Jimin kembali mengamati sosok mungil itu yang masih asyik dengan kameranya. Jimin berpikir, apa sosok itu tidak bosan dengan pemandangan laut-tanpa-ujung itu? Ya, kecuali kalo sekarang sunset atau sunrise. Sekarang masih siang masalahnya.
Sosok mungil itu sedikit menurunkan kameranya dari arah pandangnya. Dia mengotak-atik kamera itu, entah ngapain, Jimin juga gak tahu. Dan, tiba-tiba aja, dia melempar kamera itu ke laut.
Jimin cengo.
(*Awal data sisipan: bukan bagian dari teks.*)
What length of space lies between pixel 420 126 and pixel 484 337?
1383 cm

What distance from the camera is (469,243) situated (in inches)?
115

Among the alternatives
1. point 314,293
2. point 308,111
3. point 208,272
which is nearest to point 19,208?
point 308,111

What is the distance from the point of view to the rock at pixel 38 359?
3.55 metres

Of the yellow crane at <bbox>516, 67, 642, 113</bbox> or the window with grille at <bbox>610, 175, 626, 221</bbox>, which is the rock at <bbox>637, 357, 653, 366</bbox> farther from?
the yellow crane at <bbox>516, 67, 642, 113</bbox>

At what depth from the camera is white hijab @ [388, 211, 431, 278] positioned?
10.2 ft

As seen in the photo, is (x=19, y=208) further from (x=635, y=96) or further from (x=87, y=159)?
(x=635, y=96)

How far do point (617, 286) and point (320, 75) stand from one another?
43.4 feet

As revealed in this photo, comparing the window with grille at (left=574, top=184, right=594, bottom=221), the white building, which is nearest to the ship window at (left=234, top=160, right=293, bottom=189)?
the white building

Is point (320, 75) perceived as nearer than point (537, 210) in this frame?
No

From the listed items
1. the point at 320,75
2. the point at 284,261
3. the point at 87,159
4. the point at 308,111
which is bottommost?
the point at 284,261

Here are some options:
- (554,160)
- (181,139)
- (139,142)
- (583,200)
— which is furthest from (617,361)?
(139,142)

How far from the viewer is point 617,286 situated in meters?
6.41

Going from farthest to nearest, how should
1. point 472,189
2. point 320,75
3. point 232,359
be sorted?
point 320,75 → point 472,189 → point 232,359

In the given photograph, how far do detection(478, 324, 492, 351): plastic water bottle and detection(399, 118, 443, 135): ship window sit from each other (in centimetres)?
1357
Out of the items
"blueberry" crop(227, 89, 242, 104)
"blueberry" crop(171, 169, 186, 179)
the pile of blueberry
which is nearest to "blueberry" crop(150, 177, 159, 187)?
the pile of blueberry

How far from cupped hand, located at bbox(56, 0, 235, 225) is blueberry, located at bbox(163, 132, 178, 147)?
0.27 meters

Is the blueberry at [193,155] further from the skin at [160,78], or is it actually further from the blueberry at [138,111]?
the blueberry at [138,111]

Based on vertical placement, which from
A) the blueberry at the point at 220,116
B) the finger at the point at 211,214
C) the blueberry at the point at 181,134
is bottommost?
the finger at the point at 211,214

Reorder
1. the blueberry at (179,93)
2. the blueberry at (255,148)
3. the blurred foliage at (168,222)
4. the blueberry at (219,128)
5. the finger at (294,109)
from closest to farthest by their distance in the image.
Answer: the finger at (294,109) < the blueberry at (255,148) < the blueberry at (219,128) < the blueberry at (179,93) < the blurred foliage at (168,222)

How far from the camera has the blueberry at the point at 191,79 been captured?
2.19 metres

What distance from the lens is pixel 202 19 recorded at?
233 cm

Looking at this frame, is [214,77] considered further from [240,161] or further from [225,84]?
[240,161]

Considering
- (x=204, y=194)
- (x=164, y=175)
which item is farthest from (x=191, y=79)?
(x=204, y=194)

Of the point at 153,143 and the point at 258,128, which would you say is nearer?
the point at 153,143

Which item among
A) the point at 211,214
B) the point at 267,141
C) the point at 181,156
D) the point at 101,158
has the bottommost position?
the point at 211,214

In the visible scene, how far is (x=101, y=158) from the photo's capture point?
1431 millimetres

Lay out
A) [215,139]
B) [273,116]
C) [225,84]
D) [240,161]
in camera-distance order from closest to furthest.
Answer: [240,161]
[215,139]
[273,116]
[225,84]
The hell?!
Jimin 100% yakin kalo kamera yang dipakai oleh sosok mungil itu adalah kamera mahal―Canon dan antek-anteknya. Dan tiba-tiba dia membuang kamera itu layaknya bungkus permen?! Jimin cengo.
Walaupun Jimin anak holang kaya, Jimin tetep sayang barang, gak asal buang aja, apalagi kamera mahal kayak tadi.
"HEI, KENAPA MEMBUANGNYA KE LAUT?!" Jimin berteriak sambil berlari ke arah sosok mungil itu―yang ternyata seorang pemuda.
Pemuda itu menoleh ke arah Jimin sambil menatapnya datar, menunjukkan raut wajah bingung. "Emangnya kenapa?" tanyanya bingung.
"ITU 'KAN KAMERA MAHAL!" seru Jimin menunjuk ke arah kamera yang sudah hanyut.
"Udah gak guna, mending dibuang ke laut," jawab pemuda itu, tetap dengan wajah datarnya.
Jimin jadi gemes sendiri. Udah gayanya yang sok gak peduli, wajahnya manis lagi. Inikah hiburan yang dimaksud Tuhan untuk mengusir kebosanan Jimin? Demi apa, Jimin bisa diabetes lama-lama.
"Ya, tapi, gak dibuang ke laut. 'Kan bisa diperbaikin juga," Jimin masih keuh-keuh dengan pendapatnya.
Pemuda itu mengerutkan kening, seperti menyiratkan nih-orang-rese'-banget-kenal-juga-kagak, "Tapi, kata Appa, kalo udah gak guna, buang aja ke laut."
Jimin facepalm, "Demi apa Tuhan…" bapak mana yang mengajarkan hal sesat macam itu ke bocah SMP sih…?
Eh, emangnya pemuda ini masih SMP, ya? Jangan-jangan, masih SD?
"Tapi, 'kan itu kamera mahal! Mending diperbaikin daripada beli baru," kata Jimin mencari alasan lagi.
"Itu namanya pengorbanan untuk mendapatkan kamera yang lebih mahal dan canggih. Lo udah gede masa' gak ngerti siasat anak remaja sih? Lo hidup di zaman apa? Pas dinosaurus makan batu?" cecar pemuda itu, memandang Jimin tak suka.
"Ya…tapi…" Jimin mengusap kasar wajahnya, gemes banget sama tingkah pemuda di depannya.
"Lagian lo siapa? Kenal 'ma gue juga kagak," lalu, mata pemuda itu melebar, "lo orang asing! Kata Appa, gak boleh ngomong sama orang asing!"
Jimin pengen nyedotin kepalanya ke dinding. Gak, gue siluman seksi dari dunia antah-berantah, batin Jimin gemes pangkat tiga.
"Ah, tapi bodoh ah. Appa juga pelit 'ma gue akhir-akhir ini," pemuda itu bergumam sendiri, "btw, lo siapa?"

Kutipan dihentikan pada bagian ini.